My math education is based on Calculus or Real Analysis didactical books intended for bachelor's degrees, mainly read in chunks, and never went any further.
Generally, the Real Number System is said to exist and then introduced through axioms, like the ones in the Wikipedia's Construction of the real numbers. The $=$ sign is always used in all the field axioms and in 1 of the order axioms. Why is an equivalence relation, that is the $=$ sign, never defined for reals? Why is always taken for granted?
My understanding is that for a field, an $=$ sign must be defined separately, while for an ordered field, it may be enough to say that
$$ \forall a, b \left[ a, b \in \Re \Rightarrow \left( a \leq b \wedge b \leq a \Rightarrow a = b \right) \right] $$
(antisimmetry) that is that this property may define the = sign, in the sense that every $=$ or $\neq$ sign in the field axioms may be replaced by
$$ a=b \Leftrightarrow a \leq b \wedge b \leq a \\ a \neq b \Leftrightarrow \neg (a \leq b \wedge b \leq a) $$
where the direction $a=b \Rightarrow a \leq b \wedge b \leq a$ is added to the theory exclusively for brevity, but not needed. For example the axiom "existance of multiplicative identity"

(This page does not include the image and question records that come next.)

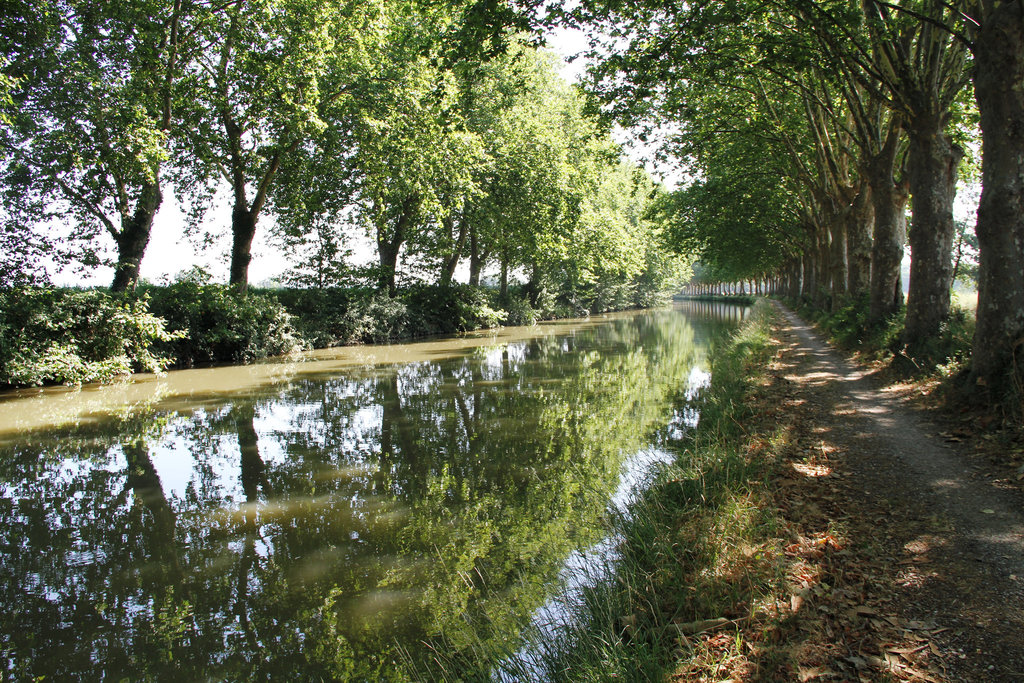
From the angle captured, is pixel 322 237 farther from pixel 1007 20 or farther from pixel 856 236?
pixel 1007 20

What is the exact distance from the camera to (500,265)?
140 feet

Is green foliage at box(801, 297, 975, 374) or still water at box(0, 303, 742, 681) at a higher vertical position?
green foliage at box(801, 297, 975, 374)

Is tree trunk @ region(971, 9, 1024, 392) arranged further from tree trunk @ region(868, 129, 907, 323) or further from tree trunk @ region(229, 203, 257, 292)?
tree trunk @ region(229, 203, 257, 292)

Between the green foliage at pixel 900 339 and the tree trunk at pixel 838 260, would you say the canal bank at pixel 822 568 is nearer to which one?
the green foliage at pixel 900 339

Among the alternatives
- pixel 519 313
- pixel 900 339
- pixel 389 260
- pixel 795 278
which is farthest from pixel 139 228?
pixel 795 278

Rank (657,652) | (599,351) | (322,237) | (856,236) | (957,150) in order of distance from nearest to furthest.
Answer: (657,652) < (957,150) < (856,236) < (599,351) < (322,237)

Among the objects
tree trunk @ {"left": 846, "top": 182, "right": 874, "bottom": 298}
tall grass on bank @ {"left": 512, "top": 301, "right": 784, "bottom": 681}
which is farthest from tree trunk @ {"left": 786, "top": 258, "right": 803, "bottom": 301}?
tall grass on bank @ {"left": 512, "top": 301, "right": 784, "bottom": 681}

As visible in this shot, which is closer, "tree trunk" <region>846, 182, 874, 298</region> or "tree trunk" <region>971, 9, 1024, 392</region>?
"tree trunk" <region>971, 9, 1024, 392</region>

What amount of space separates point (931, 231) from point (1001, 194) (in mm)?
3731

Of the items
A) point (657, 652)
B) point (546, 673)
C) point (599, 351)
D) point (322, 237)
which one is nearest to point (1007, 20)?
point (657, 652)

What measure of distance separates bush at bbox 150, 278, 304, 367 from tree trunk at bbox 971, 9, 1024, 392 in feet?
64.2

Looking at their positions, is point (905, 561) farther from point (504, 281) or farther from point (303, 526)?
point (504, 281)

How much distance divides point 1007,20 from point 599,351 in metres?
16.6

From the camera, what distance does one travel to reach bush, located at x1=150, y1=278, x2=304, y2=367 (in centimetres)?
A: 1967
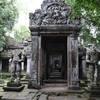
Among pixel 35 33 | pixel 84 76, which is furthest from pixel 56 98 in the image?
pixel 84 76

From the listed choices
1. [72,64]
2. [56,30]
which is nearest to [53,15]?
[56,30]

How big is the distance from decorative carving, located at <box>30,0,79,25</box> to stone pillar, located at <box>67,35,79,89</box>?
105 centimetres

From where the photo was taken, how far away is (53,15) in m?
11.0

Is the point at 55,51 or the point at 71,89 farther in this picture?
the point at 55,51

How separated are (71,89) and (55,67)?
1002 cm

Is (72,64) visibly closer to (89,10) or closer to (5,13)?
(89,10)

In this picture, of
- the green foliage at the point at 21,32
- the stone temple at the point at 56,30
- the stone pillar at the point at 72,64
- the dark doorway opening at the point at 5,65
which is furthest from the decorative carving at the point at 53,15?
the green foliage at the point at 21,32

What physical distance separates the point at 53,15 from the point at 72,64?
3072 millimetres

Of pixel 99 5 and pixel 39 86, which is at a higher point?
pixel 99 5

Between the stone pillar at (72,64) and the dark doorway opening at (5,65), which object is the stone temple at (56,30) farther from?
the dark doorway opening at (5,65)

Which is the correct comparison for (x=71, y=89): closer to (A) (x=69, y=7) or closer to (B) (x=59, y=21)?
(B) (x=59, y=21)

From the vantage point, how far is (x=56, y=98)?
29.6 feet

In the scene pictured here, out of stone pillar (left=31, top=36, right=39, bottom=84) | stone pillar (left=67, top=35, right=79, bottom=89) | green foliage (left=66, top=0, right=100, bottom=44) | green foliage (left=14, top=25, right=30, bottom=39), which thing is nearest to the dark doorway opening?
green foliage (left=14, top=25, right=30, bottom=39)

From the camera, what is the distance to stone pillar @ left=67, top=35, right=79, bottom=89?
10680 mm
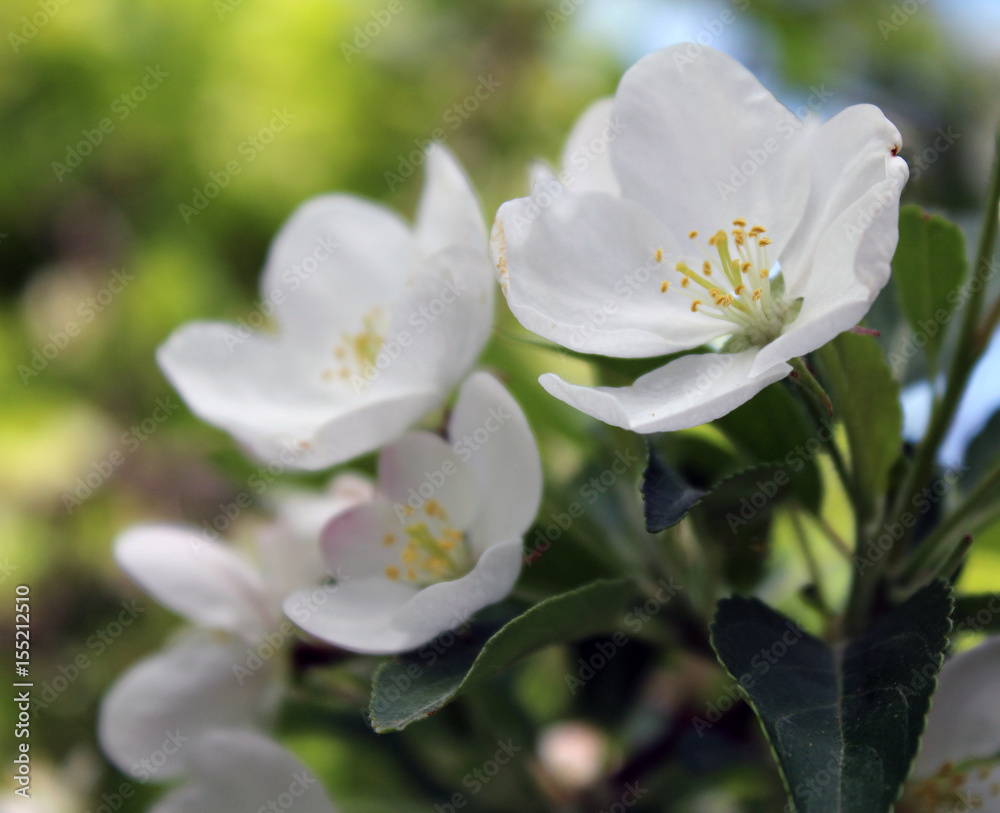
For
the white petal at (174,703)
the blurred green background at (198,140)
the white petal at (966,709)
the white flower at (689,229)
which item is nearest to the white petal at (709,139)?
the white flower at (689,229)

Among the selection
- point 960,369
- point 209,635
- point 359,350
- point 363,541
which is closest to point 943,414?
point 960,369

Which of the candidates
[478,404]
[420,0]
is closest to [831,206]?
[478,404]

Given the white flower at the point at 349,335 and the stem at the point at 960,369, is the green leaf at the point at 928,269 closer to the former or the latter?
the stem at the point at 960,369

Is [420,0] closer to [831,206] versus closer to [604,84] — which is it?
[604,84]

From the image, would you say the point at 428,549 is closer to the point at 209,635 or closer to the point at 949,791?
the point at 209,635

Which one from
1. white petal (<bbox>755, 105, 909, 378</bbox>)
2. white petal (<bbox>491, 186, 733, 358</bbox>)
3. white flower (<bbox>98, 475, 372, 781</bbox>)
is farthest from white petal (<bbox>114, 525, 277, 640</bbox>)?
white petal (<bbox>755, 105, 909, 378</bbox>)
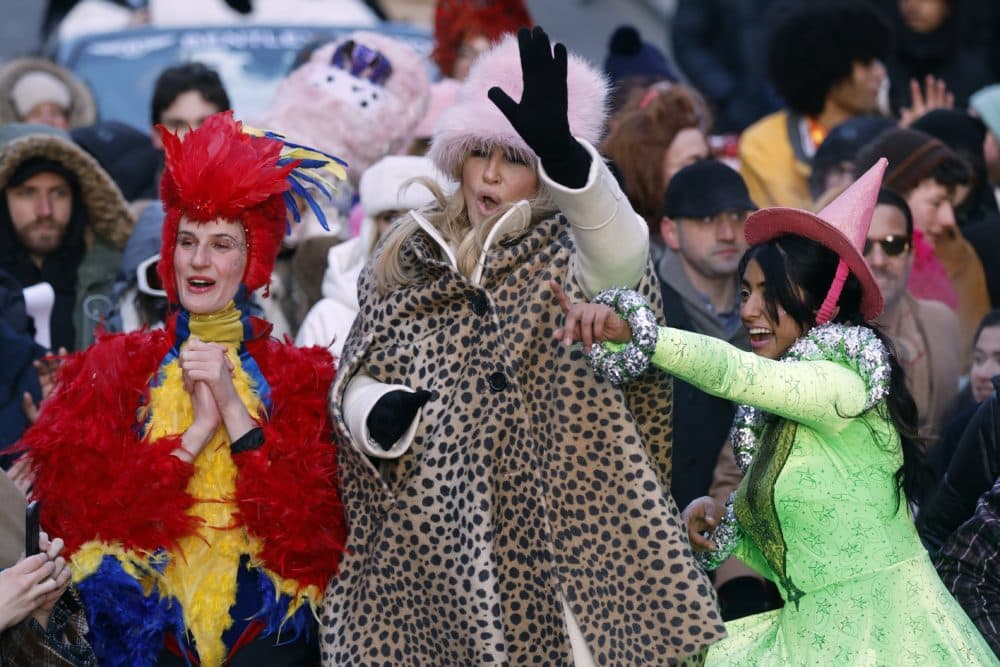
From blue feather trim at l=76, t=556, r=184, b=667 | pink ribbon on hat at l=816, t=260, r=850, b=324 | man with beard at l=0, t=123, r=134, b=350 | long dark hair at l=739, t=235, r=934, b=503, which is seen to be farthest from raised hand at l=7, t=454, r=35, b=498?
pink ribbon on hat at l=816, t=260, r=850, b=324

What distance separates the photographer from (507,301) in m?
4.56

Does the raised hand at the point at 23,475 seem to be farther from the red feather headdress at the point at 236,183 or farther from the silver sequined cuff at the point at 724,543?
the silver sequined cuff at the point at 724,543

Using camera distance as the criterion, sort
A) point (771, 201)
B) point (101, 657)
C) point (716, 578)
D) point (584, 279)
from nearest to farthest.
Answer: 1. point (584, 279)
2. point (101, 657)
3. point (716, 578)
4. point (771, 201)

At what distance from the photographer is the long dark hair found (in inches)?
179

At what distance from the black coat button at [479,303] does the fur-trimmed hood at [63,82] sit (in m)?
4.72

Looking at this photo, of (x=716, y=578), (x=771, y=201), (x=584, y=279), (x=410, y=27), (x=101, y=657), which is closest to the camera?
(x=584, y=279)

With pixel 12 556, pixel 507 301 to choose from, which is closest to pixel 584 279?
pixel 507 301

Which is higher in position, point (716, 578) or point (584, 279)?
point (584, 279)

$$ \exists 1 \left[ 1 \in R \wedge 1 \neq 0 \wedge \forall a \right(a \in \Re \Rightarrow a \cdot 1=a \left) \right] \\ $$
may be replaced by
$$ \exists 1 \left[ 1 \in R \wedge \neg (1 \leq 0 \wedge 0 \leq 1) \wedge \forall a \right(a \in \Re \Rightarrow (a \cdot 1 \leq a \wedge a \leq a \cdot 1) \left) \right] \\ $$
The differences between the Wikipedia's article and the book I'm reviewing now is that transitivity is not included in the book as an axiom (but proved as a theorem), and reflexivity is not mentioned at all in the book. So reflexivity should also be redundant in the axioms listed in the Wikipedia's article and one should be able to prove it from the others (even though right now I'm now managing to do that).
Is my understanding correct?